The first is a new series — part of a collection of raw, straight-from-the-shoulder poems tentatively entitled “His Life Dithyrambic” — as I revisit my life up to this point, its pains, traumas, pleasures, and good fortunes.
The attending illustration is a self-portrait done roughly a year ago, originally to the prompt “Unbreakable,” and seemed complementary to the verse’s central conceit, since it details actual incisions, wounds, punctures, and blunt traumas that I’ve experienced at the mercy of nature, myself, and other people.
This piece is unusual for me for lacking a regimented meter and end rhyme scheme, while featuring more internal rhymes, consonance, and countless enjambments.
Listless I lie, an underwhelming lump,
Racked as they pump, turn, and tighten,
Stretch me firm, and taut, and tender,
Wan limbed, blood pooling to the center.
Across this bedstead of their piercing love,
My lithe and naked, hairless torso hung,
So young, between the posts of expectation
And inheritance. I look with cowardice upon
Their instrument array: the tray of blades,
the bowl, the bone-saw, the vessel for my soul.
And though I wish to weep, I will not weep,
I will not let a tear to stream, purple my cheek,
I will not let their love be satisfied by this
One last part of me: They cannot have my grief!
They can demarcate my limbs with dotted lines,
And trace the shape of me that they would nip,
And tuck, and sever off, and fold; like origami
Boxes, into which the rest they mold to fit.
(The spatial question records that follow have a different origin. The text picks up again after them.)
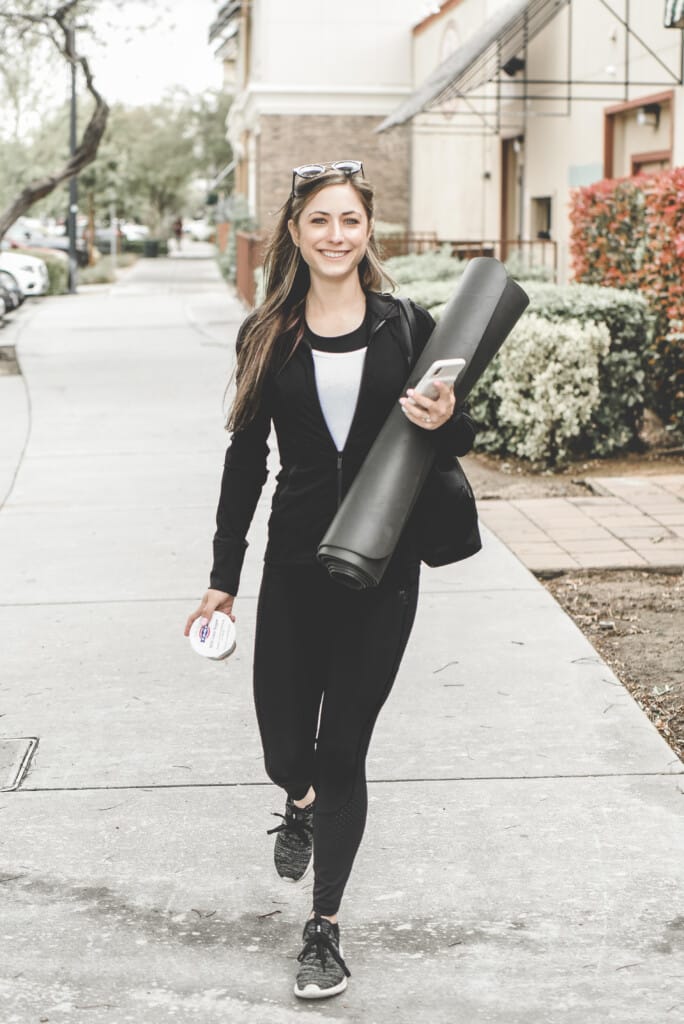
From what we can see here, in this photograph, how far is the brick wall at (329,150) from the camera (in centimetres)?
2736

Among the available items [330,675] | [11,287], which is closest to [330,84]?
[11,287]

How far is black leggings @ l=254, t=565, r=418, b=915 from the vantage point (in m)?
3.44

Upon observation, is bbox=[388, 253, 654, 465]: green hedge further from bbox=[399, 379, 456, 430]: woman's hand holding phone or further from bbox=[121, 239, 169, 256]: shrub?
bbox=[121, 239, 169, 256]: shrub

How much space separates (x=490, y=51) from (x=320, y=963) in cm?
1718

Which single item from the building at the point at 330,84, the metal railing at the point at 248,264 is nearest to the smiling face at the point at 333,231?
the metal railing at the point at 248,264

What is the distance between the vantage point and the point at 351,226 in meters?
3.46

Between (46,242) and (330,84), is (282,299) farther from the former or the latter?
(46,242)

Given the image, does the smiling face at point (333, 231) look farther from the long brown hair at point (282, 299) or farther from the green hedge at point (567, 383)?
the green hedge at point (567, 383)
For them a pretty, emptied cavity to fill; or rag
To sop up all the unpent liquid love they spill.
I hold their eyes in mine, unflinching stare,
Pretend that I am not about to die,
Unanesthetized, and too aware of every pore, each
Strand exposed beneath an incandescent contumely.
The lancet slits into my soft, pubescing flesh
And teases out each filament from fiber,
And nerve from hope and ligament from bone.
Hope only that they leave some little part uncut.
But no, strip down and flay the altar of its skin,
And grave from its bold unity the image of their god,
A god who only lives ensnared in mirrors.
I faint, come to. (I’ve flinched.) Recoiling, scream
With blood-slicked body reeling in the air. I rock
The pillars and the chains; moan and curse their
Tortured hearts and torturing hands. But am too weak
To long resist the blows that beat me back and seize
Me fast, bound into place to soothe my throes.
These surgeons for my sin, they run their palms across
My breast, down my cheek, through my hair, and
Whisper, “Do not despair, for we know best how best to care.”
These my attendants take their stock. I recompose
Myself and grit my heart. They touch my brokenness
And knead my guts, probe me for masses; some cystic
Tangle or worse, something more congenital, perverse.
They pinch, massage, and rearrange my loins.
I wince at forceful fingers plucking sinews,
rapping bones, the shame of all of me to them like clay.
Naught there amiss to find, undaunted ply their tool
Of last resort: sway with seen and sawn serrations;
Rip adipose, striated thews, chew finally to osseous armature and through.
’Til onward past this gore of love they find
What their small hearts have sought, so earnest:
A lover who’ll fit well within four posts.
Who limbless, impotent compels their unctions:
“Anoint my emptied sockets, tongueless mouth,
Drip oil from amputated arms, legs, ears, and snout;
And, finally, that place between the hips
That was, too disjointedly concupiscent, shorn free,
In chrism toss to save my soul from me
And to, at last, be lovable to Thee.”